Please continue the passage on Java generics and list type safety, picking up right after its final sentence.

** START Excerpted passage **

The confusing part is what comes next. Adding another integer to the list fails. This is because its impossible to guarantee that numbers is actually a list of Integer, even though it was assigned Integer values. If you think about it this makes sense. The list can be a Number or any subclass. This means that is could be an integer, but it also could be a double, float, or some other complex number type. There is simply no way of guaranteeing type safety, and once the code is compiled all type information is lost.

However, it is known that the value of a list element is of type Number or any of its subtypes. Therefore it is valid to assign a list element to type Number.

** END Excerpted passage **
** START Information provided **

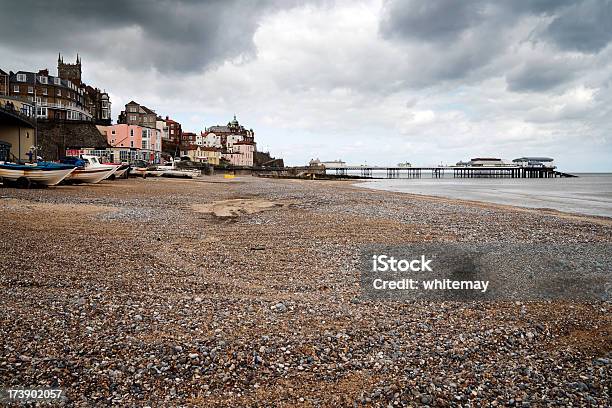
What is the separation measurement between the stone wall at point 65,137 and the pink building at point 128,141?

** END Information provided **

▶ Response
Another kind of unbounded wildcard works with supertypes:

List<? super Number> n7 = new ArrayList<Number>(); List<? super Number> n8 = new ArrayList<Integer>(); // ERROR: Incompatible Types List<? super Number> n8 = new ArrayList<Object>(); List<? super Number> nums = new ArrayList<>(List.of(5, 6, 7)); /* Valid operation */ nums.add(8); /* Invalid operation */ Number num = nums.get(1);

The syntax List<? super Number> defines a generic type of Number or any supertype of Number, such as Object. In the code above using the supertype Object for the assignment is valid but using the subtype Integer is not.

Adding to the list works without error because an Integer is always a Number or any of its supertypes (such as Object). Thanks to polymorphism, an Integer is a Number and an Object.

The type in the list still isn't guaranteed, and for that reason a list item can't be assigned to type Number. For example, if the list contains Object values the assignment statement is invalid - an Object is not a Number5.

There are a lot of different complexities with generics and how they differ from arrays. I never fully understood these quirks with generics, so I am happy I did a deep dive on the topic. All the code from this discovery is on GitHub.

[1] "Covariance and contravariance (computer science)", https://en.wikipedia.org/wiki/Covariance_and_contravariance_(computer_science)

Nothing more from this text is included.